For fruit, consumption as a result of the new recipes rose to 88.1% from 67.4%.

In addition to the consumption measures, choices made by the children also improved, say the researchers:

“After 3 months of exposure to the chef intervention, students selected 8% more vegetables than students at the control schools.

“After 7 months, students in the chef intervention were 20% more likely than control school students to choose a fruit, and 30% more likely to choose a vegetable.”

Drs. Mitesh Patel and Kevin Volpp write in an editorial article accompanying the study that it “expands our current understanding of how to nudge students toward healthier food choices.”

The opinion piece gives a context to the new findings, saying that the study shows “individuals behave rationally in consuming better-tasting food at higher rates.” While there is debate, they add, “there is no question that a food’s taste is an important input into a rational thought process on whether or not to eat it.”

Building healthy eating habits, write Drs. Patel and Volpp, “relies heavily on building effective feedback loops” – which was the aim of the palatability improvements brought by the chefs.

Effective feedback loops “are more likely when food elicits positive emotions.”

The second approach, to change “choice architecture” also had an effect in the study, and the editorial explains that this is related to “behavioral economics.”

“Default options change the path of least resistance and heavily influence decisions. In a self-service food line, defaults could be leveraged by changing an option’s location or its portion size.”

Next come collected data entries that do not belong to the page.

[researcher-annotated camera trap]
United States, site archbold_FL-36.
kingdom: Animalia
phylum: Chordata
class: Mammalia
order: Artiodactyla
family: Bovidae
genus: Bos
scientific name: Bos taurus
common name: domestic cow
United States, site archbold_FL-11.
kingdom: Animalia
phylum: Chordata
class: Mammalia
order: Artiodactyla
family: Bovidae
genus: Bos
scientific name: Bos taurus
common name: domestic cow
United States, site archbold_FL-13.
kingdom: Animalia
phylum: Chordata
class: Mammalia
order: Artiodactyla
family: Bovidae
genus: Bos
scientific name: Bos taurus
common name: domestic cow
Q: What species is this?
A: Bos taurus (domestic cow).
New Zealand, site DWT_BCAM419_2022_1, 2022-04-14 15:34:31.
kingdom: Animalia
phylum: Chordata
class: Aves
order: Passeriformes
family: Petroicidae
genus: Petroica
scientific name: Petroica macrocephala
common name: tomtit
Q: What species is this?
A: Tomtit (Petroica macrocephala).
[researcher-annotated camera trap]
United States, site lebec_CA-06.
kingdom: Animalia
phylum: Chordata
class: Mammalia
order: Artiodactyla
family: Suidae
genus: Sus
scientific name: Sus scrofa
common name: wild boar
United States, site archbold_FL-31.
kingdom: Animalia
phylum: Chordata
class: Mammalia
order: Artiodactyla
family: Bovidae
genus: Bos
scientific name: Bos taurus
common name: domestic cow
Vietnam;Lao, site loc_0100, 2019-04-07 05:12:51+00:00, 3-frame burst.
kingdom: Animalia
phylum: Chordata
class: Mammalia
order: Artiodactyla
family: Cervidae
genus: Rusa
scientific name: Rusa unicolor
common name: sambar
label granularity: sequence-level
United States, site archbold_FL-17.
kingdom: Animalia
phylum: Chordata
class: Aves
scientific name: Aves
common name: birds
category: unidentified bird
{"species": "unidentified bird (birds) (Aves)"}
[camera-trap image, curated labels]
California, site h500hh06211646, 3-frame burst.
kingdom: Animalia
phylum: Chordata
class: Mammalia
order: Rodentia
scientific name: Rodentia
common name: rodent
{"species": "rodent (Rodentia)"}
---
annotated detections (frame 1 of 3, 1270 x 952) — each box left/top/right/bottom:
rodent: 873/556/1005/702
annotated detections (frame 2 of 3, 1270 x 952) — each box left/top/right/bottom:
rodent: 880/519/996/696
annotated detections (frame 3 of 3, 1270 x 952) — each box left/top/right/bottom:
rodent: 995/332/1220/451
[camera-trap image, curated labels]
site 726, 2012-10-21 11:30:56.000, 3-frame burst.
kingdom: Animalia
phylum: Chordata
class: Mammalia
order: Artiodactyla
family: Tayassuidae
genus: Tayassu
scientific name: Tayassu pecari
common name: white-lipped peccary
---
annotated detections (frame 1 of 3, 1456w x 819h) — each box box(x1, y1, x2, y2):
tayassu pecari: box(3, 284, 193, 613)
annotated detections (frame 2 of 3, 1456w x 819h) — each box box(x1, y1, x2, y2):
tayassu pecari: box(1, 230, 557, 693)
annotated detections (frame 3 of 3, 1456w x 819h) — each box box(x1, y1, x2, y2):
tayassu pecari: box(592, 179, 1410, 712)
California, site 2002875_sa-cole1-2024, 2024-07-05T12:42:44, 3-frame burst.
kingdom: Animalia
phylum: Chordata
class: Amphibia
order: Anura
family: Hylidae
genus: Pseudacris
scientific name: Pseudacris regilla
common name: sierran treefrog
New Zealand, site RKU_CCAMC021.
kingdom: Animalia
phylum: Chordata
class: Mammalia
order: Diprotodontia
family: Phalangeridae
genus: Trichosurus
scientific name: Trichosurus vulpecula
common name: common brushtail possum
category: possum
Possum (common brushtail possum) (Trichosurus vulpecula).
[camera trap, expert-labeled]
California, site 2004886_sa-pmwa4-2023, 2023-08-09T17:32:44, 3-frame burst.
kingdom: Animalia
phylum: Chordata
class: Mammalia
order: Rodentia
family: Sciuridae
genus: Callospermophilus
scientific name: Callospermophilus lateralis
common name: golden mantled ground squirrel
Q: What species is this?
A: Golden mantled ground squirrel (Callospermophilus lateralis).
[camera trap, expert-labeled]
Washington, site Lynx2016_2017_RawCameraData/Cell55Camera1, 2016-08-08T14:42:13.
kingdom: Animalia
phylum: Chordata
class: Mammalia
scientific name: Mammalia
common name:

One of the examples of this is illustrated: “The increased selection of vegetables in the study may be a result of placing them at the front of the line, a time when individuals’ plates are empty. Contrast this to fruit options placed near the cash register, a time when plates may be full.”

Placing items near the cash register, by contrast, may interact more with impulse buying – such “items tend to be those that result in immediate gratification (e.g., candy) rather than delayed health benefits.”

The editorial also comments on the influence of marketing and information given to students, and offers the overall conclusion that tackling the “national concern of childhood obesity” is most likely to be successful if strategies and interventions reflect individuals’ rational preferences – simply, for example, by “making food taste better.”